Não sou expert em Platão, mas pelo que depreendi, a idéia central é que o conhecimento real é tão forte, comparado ao sol que ofusca, que pode cegar o indivíduo acostumado a viver na escuridão, embora o espetáculo depois do impacto inicial seja deslumbrante.
Nisso tudo, ainda me lembro de uma amiga que me contou uma estória acontecida quando ela tinha 12 anos, há 14 anos atrás. Ao se confessar, ela falou ao padre que não tinha o que dizer porque não entendia a idéia de pecado. E o padre lhe disse que o pecado era o conhecimento. Ao que ela perguntou como podia se o conhecimento vinha de Deus. O padre respondeu-lhe que o conhecimento vinha do homem que o adquiria querendo ser Deus e nisso residia o pecado!
Infelizmente, para alguns o conhecimento ainda é algo perigoso. Arriscar-se a saber é na concepção de alguns um caminho que leva à perdição. Para que saber se tudo é feito conforme a vontade de Deus? Mesmo que seja a vontade de Deus, que haja um destino traçado, imutável apesar do que façamos na vida, não nos cabe viver em cavernas, cegos guiando cegos. Riscos há sempre. Pensar que a vida é fácil é iludir-se num romantismo piegas que não leva a nada. Melhor é lembrar-se de Guimarães Rosa e de sua advertência de que "viver é muito perigoso", é cantar Raul Seixas, pois temos "dois pés para cruzar a ponte".
Então, "tente/ levante sua mão sedenta e recomece a andar/não pense que a cabeça agüenta se você parar/há uma voz que canta, uma voz que dança/uma voz que gira/bailando no ar."

Comentários

Anônimo disse…
Isso mesmo garota: Adelante!!!

Tô contigo e não abro!!! Bj grande
Anônimo disse…
Navegar é preciso. Imprecisa é a chegada.
Caminhando e sempre lembrando que: se a vida lhe der as costas, passe a mão na bunda dela.
Abraço, Ednice.
Anônimo disse…
Acabo de passar pelo seu "Blog"... mera coincidencia...o que nao sera a coincidencia se nao um mero encontro predeterminado pelo acaso?

Fiquei parado um pouco a ler...o Saramago tem um outro livro bem interessante que recomendo (embora a filosofia seja outra) "A Historia do Cerco de Lisboa".

Li recentemente dois ou tres livros do Luis Alfredo Garcia-Roza - pena que na versao Inglesa, mas mesmo assim adorei. Estou de momento a ler "O Codex 632" - do Jose Rodrigues dos Santos, que desde ja recomendo (ate pelo lado Brasileiro da estoria)

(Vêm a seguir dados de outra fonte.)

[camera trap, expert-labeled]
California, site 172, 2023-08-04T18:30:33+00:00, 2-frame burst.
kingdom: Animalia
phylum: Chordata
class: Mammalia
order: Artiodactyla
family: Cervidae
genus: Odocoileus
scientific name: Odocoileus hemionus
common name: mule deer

Saudacoes amigas de um desconhecido em Londres/Inglaterra.

Beto

PS Peco desculpa pela falta de pontuacao. Trata-se de um teclado barbaro este (Ingles).

Postagens mais visitadas deste blog

Bugol

  Nos idos dos anos 60, os Estados Unidos implementaram um programa de assistência aos países do terceiro mundo denominado de Aliança para o Progresso. Através dele, a população carente recebia alimentos para suprir as necessidades nutricionais, além de recursos financeiros para o desenvolvimento do estado, como casas populares, escolas. Dessa leva, em Natal se construíram o conjunto habitacional Cidade da Esperança e o Instituto de Educação Pte Kennedy, enquanto o navio Hope, ancorado no Porto na Ribeira, distribuía leite em pó e realizava tratamentos médicos e cirurgias que até então eram inacessíveis aos potiguares. O símbolo do programa era um aperto de mãos entre indivíduos, simbolicamente estadunidenses e latinos americanos. Os americanos não estavam preocupados altruisticamente em salvar populações da fome. Estavam muito mais interessados em fazer com que o comunismo não aportasse e conquistasse terrenos por essas bandas. Era o tempo da guerra fria, o mundo polari...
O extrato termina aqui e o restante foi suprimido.